TLDR
- Visa slid 4.5% Monday, closing at $306.52, after a research note raised concerns about AI threatening card network fees.
- Citrini Research published a hypothetical 2028 scenario where AI agents find cheaper payment routes, bypassing traditional networks.
- Mastercard fell 5.7% and American Express dropped 7.2% in the same session.
- Visa recovered slightly, up 0.2% in Tuesday premarket to $307.09.
- A $38 billion merchant swipe fee settlement remains pending court approval.
Visa closed Monday at $306.52 — down 4.5% — after a research note put the company’s fee model in the spotlight.
The stock opened at $319.04, slid to a session low of $304.71, and finished near the day’s bottom.
The trigger was a Substack post from Citrini Research, published Sunday. The firm called it “a scenario, not a prediction” — a hypothetical market digest set on June 30, 2028.
In that fictional picture, U.S. unemployment had topped 10% and the S&P 500 had fallen 38% from its peak, with AI-driven job displacement as the main cause.
Visa was called out by name. Citrini argued that AI agents working on behalf of consumers could hunt down cheaper payment routes, putting Visa’s 2%-3% network and processing fees directly at risk. Stablecoins were flagged as one potential alternative to card-based payments.
To be clear on the mechanics: Visa doesn’t pocket interchange fees — those flow to card-issuing banks. Its revenue comes from network and processing fees, which means it needs transaction volumes and cross-border flows to stay strong.
The Selloff Spread Across Payment Stocks
Visa wasn’t alone. Mastercard dropped 5.7% and American Express fell 7.2% in the same session. Both Visa and American Express ranked among the heaviest drags on the Dow, according to MarketWatch.
The broader read from traders was simple. Any business that charges a small fee on every transaction — the toll booth model — suddenly looked exposed.
Tom Hainlin, national investment strategist at U.S. Bank Wealth Management, put it plainly: “You’ve seen the market react to headlines, it’s ‘sell first, assess later.'”
A Legal Overhang Adds to the Pressure
Separately, Visa is carrying unresolved legal weight. Last November, Visa and Mastercard put forward a revised $38 billion settlement with merchants over swipe fees. A judge has not yet approved it.
Merchant groups remain unhappy with the terms. Stephanie Martz, general counsel for the National Retail Federation, said: “You can’t just suddenly tell more than 80% of your card customers you’re not going to take their cards.”

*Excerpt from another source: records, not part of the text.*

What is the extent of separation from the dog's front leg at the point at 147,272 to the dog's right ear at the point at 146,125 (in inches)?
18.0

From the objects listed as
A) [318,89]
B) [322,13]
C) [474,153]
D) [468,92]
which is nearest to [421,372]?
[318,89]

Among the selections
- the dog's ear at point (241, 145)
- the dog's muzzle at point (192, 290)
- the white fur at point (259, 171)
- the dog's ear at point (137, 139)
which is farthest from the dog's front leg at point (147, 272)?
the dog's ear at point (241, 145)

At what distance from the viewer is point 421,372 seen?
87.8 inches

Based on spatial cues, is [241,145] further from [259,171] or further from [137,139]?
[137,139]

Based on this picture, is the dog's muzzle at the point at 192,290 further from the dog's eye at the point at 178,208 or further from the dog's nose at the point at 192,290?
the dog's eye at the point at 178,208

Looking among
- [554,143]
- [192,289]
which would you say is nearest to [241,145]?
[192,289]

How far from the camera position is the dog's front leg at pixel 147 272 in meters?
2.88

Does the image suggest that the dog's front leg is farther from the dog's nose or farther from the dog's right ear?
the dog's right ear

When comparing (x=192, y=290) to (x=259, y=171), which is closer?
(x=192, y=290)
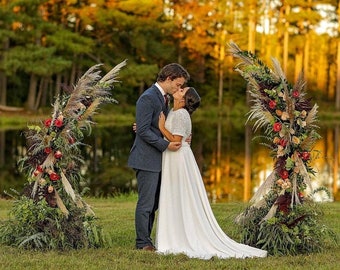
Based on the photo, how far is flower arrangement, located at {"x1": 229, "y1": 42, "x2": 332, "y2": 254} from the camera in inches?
281

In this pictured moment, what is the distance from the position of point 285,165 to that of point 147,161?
1129 mm

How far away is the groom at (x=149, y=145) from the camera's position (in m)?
7.09

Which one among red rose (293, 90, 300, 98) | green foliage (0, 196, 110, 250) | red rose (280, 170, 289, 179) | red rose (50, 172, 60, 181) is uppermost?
red rose (293, 90, 300, 98)

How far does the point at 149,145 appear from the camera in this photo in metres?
7.16

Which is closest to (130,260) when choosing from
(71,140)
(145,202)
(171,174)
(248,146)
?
(145,202)

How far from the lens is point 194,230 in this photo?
23.4 feet

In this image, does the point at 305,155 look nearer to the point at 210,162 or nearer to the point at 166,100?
the point at 166,100

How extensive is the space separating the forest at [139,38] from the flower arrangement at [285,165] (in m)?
25.2

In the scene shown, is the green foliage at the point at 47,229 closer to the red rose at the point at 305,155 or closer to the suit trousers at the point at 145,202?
the suit trousers at the point at 145,202

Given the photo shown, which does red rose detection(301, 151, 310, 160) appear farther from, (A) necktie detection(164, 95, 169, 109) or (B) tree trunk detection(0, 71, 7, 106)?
(B) tree trunk detection(0, 71, 7, 106)

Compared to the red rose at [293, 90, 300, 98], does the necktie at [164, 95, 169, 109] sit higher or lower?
lower

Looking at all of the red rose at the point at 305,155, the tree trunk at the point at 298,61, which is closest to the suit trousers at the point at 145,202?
the red rose at the point at 305,155

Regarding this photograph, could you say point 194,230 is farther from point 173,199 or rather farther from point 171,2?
point 171,2

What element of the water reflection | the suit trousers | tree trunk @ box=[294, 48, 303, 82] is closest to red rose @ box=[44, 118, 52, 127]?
the suit trousers
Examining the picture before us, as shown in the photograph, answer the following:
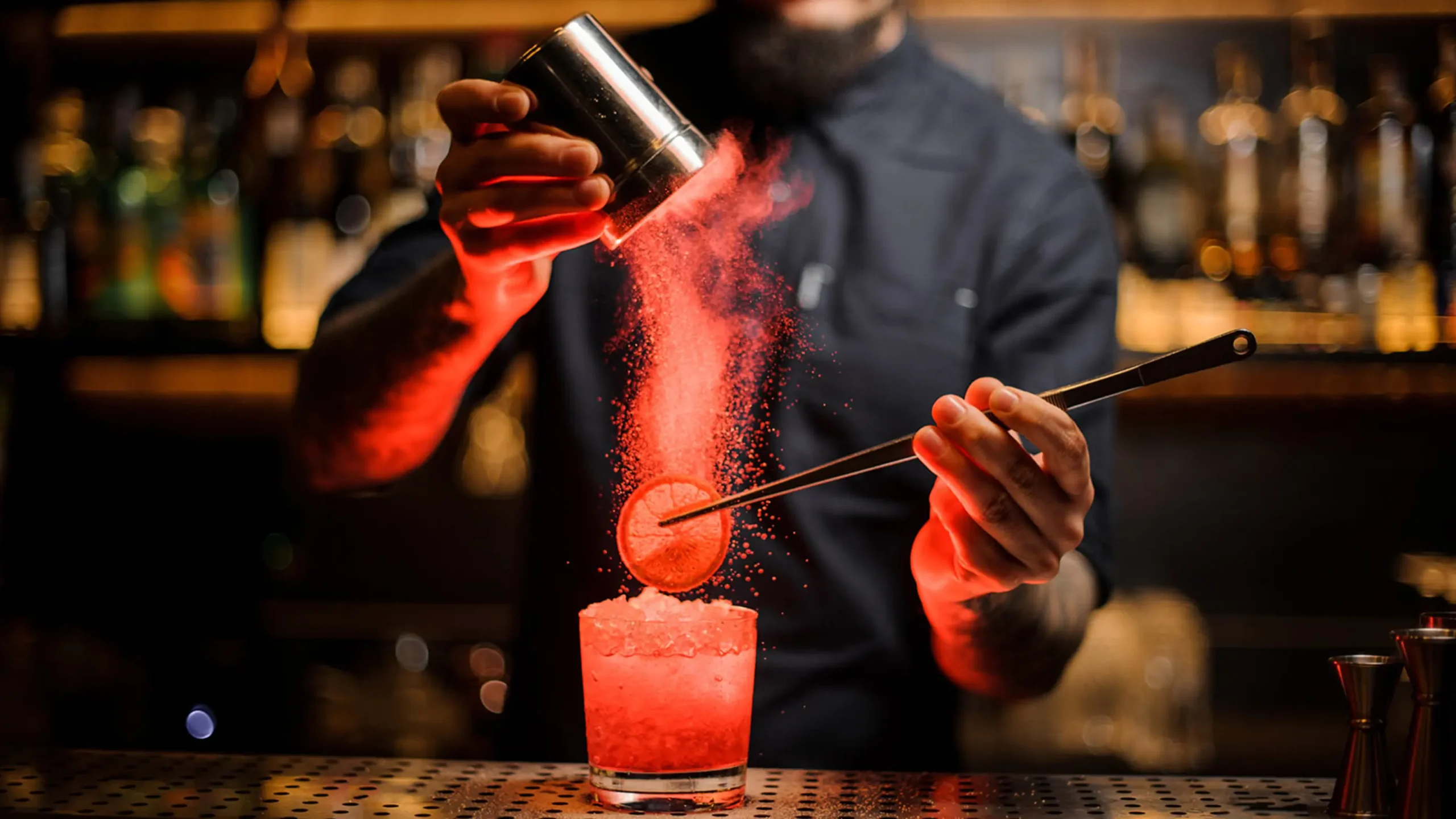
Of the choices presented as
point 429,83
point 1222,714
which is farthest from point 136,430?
point 1222,714

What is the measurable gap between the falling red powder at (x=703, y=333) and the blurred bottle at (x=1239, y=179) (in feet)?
3.88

The combination of AI disruption fears and an unresolved court process gave investors two reasons to pull back at once.
Where Visa Stands Now
Visa edged up 0.2% in Tuesday premarket, touching $307.09 — a minor recovery from Monday’s drop.
Two scheduled appearances are coming up. Chief Product and Strategy Officer Jack Forestell speaks at Morgan Stanley’s Technology, Media & Telecom Conference on March 3. Chris Newkirk, President of Commercial & Money Movement Solutions, is set for the Wolfe Research FinTech Forum on March 11.